Kesenjangan sosial dan ekonomi di Jakarta menjadi sorotan tajam, terutama setelah pernyataan dari Sekretaris Kabinet Pramono Anung yang menyebut bahwa “orang kaya makin kaya”, sementara masyarakat bawah semakin tertinggal. Fenomena ini menunjukkan ketimpangan yang makin tajam di ibu kota negara, sebuah persoalan serius yang perlu ditanggapi oleh berbagai pihak.
Kesenjangan Ekonomi yang Kian Nyata
Dalam pernyataannya, Pramono Anung menegaskan bahwa pertumbuhan ekonomi yang tinggi di Jakarta tidak serta-merta memberikan manfaat merata bagi seluruh lapisan masyarakat. “Kita bisa lihat bagaimana orang kaya di Jakarta makin makmur, properti tumbuh pesat, pusat perbelanjaan penuh, tapi banyak warga miskin justru semakin tertekan,” ujarnya.

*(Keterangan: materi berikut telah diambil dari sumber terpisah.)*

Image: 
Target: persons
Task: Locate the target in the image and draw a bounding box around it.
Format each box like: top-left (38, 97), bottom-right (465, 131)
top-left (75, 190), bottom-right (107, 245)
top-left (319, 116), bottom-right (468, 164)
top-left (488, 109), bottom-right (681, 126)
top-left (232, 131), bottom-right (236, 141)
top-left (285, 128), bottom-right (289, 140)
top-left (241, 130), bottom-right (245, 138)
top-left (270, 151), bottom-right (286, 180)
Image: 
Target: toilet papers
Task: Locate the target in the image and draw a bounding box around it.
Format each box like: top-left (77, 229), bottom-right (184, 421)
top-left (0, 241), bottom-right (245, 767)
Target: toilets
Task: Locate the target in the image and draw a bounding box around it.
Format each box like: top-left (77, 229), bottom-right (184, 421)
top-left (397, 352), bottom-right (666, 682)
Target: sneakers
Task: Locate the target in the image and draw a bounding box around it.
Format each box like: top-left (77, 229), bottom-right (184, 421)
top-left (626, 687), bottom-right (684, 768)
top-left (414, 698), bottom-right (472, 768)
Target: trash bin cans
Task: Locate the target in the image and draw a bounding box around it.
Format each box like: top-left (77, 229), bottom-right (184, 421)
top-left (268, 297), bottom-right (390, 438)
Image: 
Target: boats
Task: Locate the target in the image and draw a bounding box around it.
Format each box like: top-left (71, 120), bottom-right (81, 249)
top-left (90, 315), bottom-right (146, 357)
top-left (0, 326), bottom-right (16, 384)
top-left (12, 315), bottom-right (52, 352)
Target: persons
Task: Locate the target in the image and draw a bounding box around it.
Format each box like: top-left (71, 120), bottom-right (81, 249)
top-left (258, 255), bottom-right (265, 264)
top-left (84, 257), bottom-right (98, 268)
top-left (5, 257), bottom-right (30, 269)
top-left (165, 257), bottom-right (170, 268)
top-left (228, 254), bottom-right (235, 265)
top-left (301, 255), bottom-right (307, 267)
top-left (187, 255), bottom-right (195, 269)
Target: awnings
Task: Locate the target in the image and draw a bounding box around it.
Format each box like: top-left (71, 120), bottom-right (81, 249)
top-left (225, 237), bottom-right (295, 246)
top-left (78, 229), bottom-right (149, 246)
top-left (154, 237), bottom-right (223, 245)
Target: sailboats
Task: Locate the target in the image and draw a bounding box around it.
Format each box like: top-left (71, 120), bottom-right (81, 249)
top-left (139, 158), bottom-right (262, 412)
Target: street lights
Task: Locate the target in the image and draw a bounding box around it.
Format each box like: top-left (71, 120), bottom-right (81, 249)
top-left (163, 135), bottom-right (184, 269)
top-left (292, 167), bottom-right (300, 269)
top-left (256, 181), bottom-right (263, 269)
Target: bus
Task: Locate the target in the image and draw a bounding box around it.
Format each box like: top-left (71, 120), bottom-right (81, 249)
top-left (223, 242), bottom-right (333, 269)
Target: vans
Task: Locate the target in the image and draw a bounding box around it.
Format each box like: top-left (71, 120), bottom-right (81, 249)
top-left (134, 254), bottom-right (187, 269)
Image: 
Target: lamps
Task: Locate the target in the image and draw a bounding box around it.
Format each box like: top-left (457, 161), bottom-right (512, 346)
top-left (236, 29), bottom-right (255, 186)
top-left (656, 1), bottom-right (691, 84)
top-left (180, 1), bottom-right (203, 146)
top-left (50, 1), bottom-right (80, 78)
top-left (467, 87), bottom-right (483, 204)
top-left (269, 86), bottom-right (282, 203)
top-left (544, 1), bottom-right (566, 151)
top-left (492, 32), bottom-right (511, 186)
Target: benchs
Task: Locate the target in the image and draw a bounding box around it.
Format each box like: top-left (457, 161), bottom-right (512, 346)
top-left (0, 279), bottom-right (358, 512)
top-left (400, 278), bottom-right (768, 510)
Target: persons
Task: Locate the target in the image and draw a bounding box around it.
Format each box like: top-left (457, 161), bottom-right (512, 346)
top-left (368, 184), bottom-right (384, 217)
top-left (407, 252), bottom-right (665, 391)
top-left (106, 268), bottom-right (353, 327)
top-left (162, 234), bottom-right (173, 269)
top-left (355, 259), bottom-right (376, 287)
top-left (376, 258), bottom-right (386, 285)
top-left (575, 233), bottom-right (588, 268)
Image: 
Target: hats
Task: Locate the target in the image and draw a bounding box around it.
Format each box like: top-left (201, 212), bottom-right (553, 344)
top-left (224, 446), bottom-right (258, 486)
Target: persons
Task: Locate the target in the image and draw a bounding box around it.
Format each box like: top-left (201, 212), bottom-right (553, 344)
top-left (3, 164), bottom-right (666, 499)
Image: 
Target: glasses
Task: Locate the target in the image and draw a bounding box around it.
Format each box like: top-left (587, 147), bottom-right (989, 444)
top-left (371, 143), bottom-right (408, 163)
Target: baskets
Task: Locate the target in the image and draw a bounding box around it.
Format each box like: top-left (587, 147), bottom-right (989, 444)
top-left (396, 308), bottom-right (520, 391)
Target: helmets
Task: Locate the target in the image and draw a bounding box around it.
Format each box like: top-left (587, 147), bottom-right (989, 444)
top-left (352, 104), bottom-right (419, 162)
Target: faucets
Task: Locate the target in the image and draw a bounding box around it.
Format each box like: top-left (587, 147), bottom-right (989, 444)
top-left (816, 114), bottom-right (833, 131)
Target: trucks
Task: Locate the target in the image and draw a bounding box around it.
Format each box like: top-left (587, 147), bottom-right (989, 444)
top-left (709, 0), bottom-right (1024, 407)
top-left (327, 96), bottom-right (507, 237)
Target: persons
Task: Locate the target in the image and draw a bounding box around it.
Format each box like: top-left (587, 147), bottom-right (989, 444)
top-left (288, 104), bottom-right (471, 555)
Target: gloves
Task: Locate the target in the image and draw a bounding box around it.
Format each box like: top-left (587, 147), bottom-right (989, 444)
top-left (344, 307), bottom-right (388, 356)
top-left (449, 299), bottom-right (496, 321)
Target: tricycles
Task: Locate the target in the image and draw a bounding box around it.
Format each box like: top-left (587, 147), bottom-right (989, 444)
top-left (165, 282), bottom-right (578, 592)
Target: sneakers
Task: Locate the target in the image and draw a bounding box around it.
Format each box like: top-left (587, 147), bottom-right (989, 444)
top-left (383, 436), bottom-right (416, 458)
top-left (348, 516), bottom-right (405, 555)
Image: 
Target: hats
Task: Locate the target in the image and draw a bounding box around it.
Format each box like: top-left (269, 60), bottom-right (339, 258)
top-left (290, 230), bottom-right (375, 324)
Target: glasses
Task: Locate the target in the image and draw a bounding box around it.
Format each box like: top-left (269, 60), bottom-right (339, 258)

Ia menambahkan, pertumbuhan ekonomi tanpa pemerataan hanya akan memperparah jurang antara kaya dan miskin. Jakarta, sebagai pusat bisnis dan pemerintahan, memperlihatkan ketimpangan secara mencolok, mulai dari perbedaan tempat tinggal, akses terhadap pendidikan, hingga layanan kesehatan.
Fenomena ‘Dua Dunia’ di Ibu Kota
Di Jakarta, tidak sulit menemukan kontradiksi mencolok: apartemen mewah berdiri di samping pemukiman kumuh, kendaraan mewah berpapasan dengan pengemudi ojek online yang berjuang memenuhi kebutuhan harian. Hal ini menunjukkan bahwa pertumbuhan infrastruktur dan kemajuan kota belum sepenuhnya berpihak pada semua warganya.
Berdasarkan data Badan Pusat Statistik (BPS), indeks ketimpangan (gini ratio) di Jakarta mengalami kenaikan dalam beberapa tahun terakhir. Ketimpangan tersebut dipicu oleh distribusi pendapatan yang tidak merata dan akses ekonomi yang sulit dijangkau masyarakat bawah.
Pramono Minta Pemerintah Daerah Lebih Responsif
Pramono Anung mendesak agar pemerintah daerah DKI Jakarta lebih proaktif dalam menyusun kebijakan yang berpihak pada kelompok rentan. Menurutnya, program bantuan sosial, penyediaan hunian layak, pendidikan murah, hingga fasilitas kesehatan yang merata harus menjadi prioritas utama.
“Jangan sampai kita membangun kota modern, tapi meninggalkan masyarakat yang tidak sanggup mengikuti lajunya,” tambahnya.
Ia juga menyoroti pentingnya keterlibatan sektor swasta dan komunitas lokal dalam mengurangi ketimpangan sosial. Pelatihan kerja, UMKM, hingga akses ke teknologi digital bagi warga miskin menjadi langkah strategis untuk mendorong inklusi ekonomi.
Langkah Nyata Dibutuhkan, Bukan Sekadar Wacana
Pengamat ekonomi menyebut bahwa peringatan dari Pramono harus dijadikan momentum evaluasi. Selama ini, banyak kebijakan yang cenderung menguntungkan kelompok atas tanpa memperhitungkan dampaknya terhadap kelompok ekonomi lemah.
Jika tidak ditangani serius, ketimpangan sosial bisa memicu permasalahan baru seperti meningkatnya angka pengangguran, kriminalitas, dan polarisasi sosial. Pemerintah pusat dan daerah dituntut untuk segera mengambil langkah konkret.
Kesimpulan
Pernyataan Pramono Anung tentang orang kaya yang makin kaya di tengah ketimpangan Jakarta seharusnya menjadi peringatan keras bahwa pertumbuhan ekonomi tanpa pemerataan bisa membahayakan keberlanjutan sosial. Jakarta perlu strategi pembangunan yang tidak hanya fokus pada infrastruktur dan investasi, tetapi juga keadilan sosial dan kesejahteraan bersama.